* _DIRECTIONS_: Write out the portion of the app comparison text below from "Advantages & Drawbacks" to "marketing via stores.", word for word.

Advantages & Drawbacks
• Web App – Advantages
• Portable (any device w/ browser), open standards, cheap, centralised updates.
• Web App – Drawbacks
• Needs constant data, limited sensors, slower graphics, no app-store revenue unless wrapped.
• Native App – Advantages
• Richest experience, top performance, full hardware use, offline mode, stronger security, marketing via stores.
• Native App – Drawbacks
• Separate code per platform, higher cost/time, store approval delays.
• Hybrid App – Advantages
• One code-base, faster initial release, moderate access to hardware via plug-ins, cheaper.
• Hybrid App – Drawbacks
• UI may not feel native, performance slower, dependent on plug-ins & WebView, tooling still maturing.
Mobile UI Design Principles
• Always be user-centric; no room for confusion.

* _Saved data entries_:
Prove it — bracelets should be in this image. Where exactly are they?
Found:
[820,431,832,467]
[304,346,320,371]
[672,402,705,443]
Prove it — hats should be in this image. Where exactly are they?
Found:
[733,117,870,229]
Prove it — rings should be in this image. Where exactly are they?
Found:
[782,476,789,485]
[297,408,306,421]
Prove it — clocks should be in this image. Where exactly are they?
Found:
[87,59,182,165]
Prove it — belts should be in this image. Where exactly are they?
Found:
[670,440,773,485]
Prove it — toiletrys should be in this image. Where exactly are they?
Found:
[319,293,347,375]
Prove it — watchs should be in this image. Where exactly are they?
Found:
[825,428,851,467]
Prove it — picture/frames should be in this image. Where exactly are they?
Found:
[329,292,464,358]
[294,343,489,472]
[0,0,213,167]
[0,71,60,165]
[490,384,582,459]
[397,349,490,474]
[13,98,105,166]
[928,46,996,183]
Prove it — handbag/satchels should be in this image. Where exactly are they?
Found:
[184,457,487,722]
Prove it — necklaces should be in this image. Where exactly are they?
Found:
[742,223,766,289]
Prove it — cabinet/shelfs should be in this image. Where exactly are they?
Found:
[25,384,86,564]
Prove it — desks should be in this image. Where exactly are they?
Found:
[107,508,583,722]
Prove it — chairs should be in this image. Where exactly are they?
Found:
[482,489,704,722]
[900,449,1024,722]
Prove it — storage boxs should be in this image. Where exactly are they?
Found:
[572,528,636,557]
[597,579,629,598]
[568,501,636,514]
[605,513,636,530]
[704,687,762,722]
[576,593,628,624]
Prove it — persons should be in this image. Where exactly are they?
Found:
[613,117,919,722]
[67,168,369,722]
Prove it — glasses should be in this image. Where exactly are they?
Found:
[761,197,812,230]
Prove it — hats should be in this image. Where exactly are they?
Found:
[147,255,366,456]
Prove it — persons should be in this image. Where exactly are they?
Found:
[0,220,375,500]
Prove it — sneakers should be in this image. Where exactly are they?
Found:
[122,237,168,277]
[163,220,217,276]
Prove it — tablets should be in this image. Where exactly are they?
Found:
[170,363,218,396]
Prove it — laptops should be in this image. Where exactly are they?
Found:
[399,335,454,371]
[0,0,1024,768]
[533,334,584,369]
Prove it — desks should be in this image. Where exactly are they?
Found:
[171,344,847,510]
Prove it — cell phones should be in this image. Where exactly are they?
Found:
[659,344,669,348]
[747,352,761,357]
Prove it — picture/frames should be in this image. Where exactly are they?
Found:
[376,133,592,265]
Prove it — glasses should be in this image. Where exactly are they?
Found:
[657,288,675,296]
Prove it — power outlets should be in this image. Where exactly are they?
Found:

* _PROBLEM SOLUTION_:
Advantages & Drawbacks
• Web App – Advantages
• Portable (any device w/ browser), open standards, cheap, centralised updates.
• Web App – Drawbacks
• Needs constant data, limited sensors, slower graphics, no app-store revenue unless wrapped.
• Native App – Advantages
• Richest experience, top performance, full hardware use, offline mode, stronger security, marketing via stores.